Data mapping plays a central role in helping companies fuel their data-driven processes. When an enterprise fails to formulate a robust data mapping strategy, data transformation logic and filtration errors become obvious which could lead to poor data quality and insights delivery, and ultimately decision-making and revenue generation. In order to avoid that, companies must maintain data integrity throughout the data mapping process.
The big data revolution has completely disrupted the market environment. It has transformed the way customers think, feels, and function. For any enterprise or business ecosystem to meet or exceed the emerging demands and expectations and therefore improve their ease of doing business, it’s essential to leverage the true potential of complex data of customers or partners and transform it into valuable insights. But that’s a hard row to hoe.
Enterprises, in current times of disruption, garner information from disparate data points, and it’s not necessary that they speak the same language and resides in the same format. With an effective data mapping strategy, business users can effectively integrate myriad data sources and comprehend them.
Data mapping is known as the process of building relationships between multiple data sources and models. It maps different data fields between data sources or data models. As users do that, they can integrate complex data faster - that again helps users extract actionable information and make decisions for the business. Let’s dive into detail and find out how data mapping can help organizations grow and innovate at the speed of business.

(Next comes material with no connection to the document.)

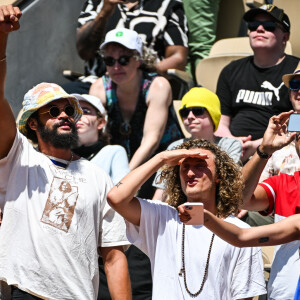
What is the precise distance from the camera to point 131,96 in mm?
7062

Broadly speaking, data mapping is the process of mapping the source data with the target database. The target database is normally a relational database. The target database can be a CSV document. In a plethora of cases, data mapping templates help companies match data fields from one database to another.
In an organization, employee details such as name, email, phone fields from excel sources are mapped to other fields that are relevant in a delimited file, which is the target destination.
Usually, when users map source to target, complexity is almost unavoidable. It mainly is contingent on the hierarchy of data being mapped, as well as the disparity between myriad data structures of the particular source and target.
Whether on-premise or cloud, applications use metadata to describe data fields as well as attributes that comprise data and semantic rules that determine how data is stored within the target database. Business users can utilize data movement controls to facilitate improved data flow without encountering delays or losses.
Business users can utilize the following ways to map customer data:
Manual Data Mapping: IT teams attempt to hand-code to map source data to the target schema. They leverage EDI mapping and custom coding to do that. Since manual coding is done, errors and delays become apparent.
Schema Mapping: It uses a semi-automated data mapping strategy that enables users to create a relation between a source and target schema Later, connections are being monitored by a schema mapping tool.
Automated, AI-Enabled Data Mapping: It uses an automated, AI, ML-enabled approach to creating intelligent data mappings with speed and precision. users can rely on machine learning-powered data mapping to use predictions to quickly map customer data - securely and easily.
Data mapping solutions powered by AI and ML enable users to bridge the differences in the schemas of data source and destination in a target repository. And so, data mapping helps business users speed up integration and insights delivery steps.
Additionally, data mapping breaks down data silos and collects insights. Data mapping is indeed the first step of data integration. Once the data is mapped, it can be integrated into a data lake or target database. Real-time insights can then be extracted from that database, which allows users to make better business decisions and ultimately drive value and experiences.
Modern data mapping tools with AI and ML features can help users quickly map customer data from source to target, meanwhile, IT can focus on more high-value tasks.
So, to drive data value, it’s time that you employ transformative approaches like AI and ML.